In fact, before early 2026, Oracle and other tech giants faced loan freezes from multiple US banks and were downgraded by investment banks, raising doubts that AI capital spending exceeds free cash flow support. Additionally, the company’s 5-year credit default swap (CDS) spread has soared to 191 basis points, the highest since the 2008 financial crisis, sharply increasing default risk.

Oracle’s situation is not unique; it reflects growing concerns in banks and capital markets about the aggressive AI investments of tech giants.

From this, it’s clear that the future of sustained rapid growth in AI computing power faces vulnerabilities. If expectations shift, the basis for Yuanjie Technology’s high growth could be reevaluated.

Furthermore, potential shifts in market style and liquidity tightening could also pressure valuations of global AI leaders.

In the A-share market, valuations of tech, cyclical, and financial assets have experienced a long-term upward trend for over two years, remaining at high levels, while consumer and dividend assets have been relatively low in recent years. In the future, market focus may shift from growth to value.

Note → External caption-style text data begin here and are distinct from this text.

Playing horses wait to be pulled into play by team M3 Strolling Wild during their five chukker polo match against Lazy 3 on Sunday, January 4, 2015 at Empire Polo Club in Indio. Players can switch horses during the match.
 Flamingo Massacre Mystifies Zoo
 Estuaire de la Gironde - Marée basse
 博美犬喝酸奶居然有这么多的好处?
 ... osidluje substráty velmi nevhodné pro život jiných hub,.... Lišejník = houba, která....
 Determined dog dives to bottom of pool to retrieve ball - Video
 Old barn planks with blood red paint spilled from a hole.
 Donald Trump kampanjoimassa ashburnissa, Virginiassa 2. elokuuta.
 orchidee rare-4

Additionally, as global liquidity diminishes due to geopolitical tensions, AI leaders that benefited heavily from liquidity easing may also face headwinds. If the overall valuation center of global AI declines, Yuanjie Technology may find it hard to remain unaffected.

In summary, Yuanjie Technology’s rapid rise is a result of high performance growth and liquidity abundance under the AI wave. But a valuation exceeding 450 times may have already priced in a very high level of future prosperity, yet the sustainability of downstream giants’ high capital expenditure and potential macro liquidity shifts remain risks hanging overhead. The “curse” of stocks hitting 1,000 yuan will ultimately be broken by sustained high growth, but current conditions suggest significant challenges ahead.

Disclaimer

This article involves content related to listed companies, based on the author’s personal analysis and judgment from publicly disclosed information (including but not limited to interim and annual reports, official platforms, etc.). The information or opinions herein do not constitute any investment or business advice. MarketWatch is not responsible for any actions taken based on this article.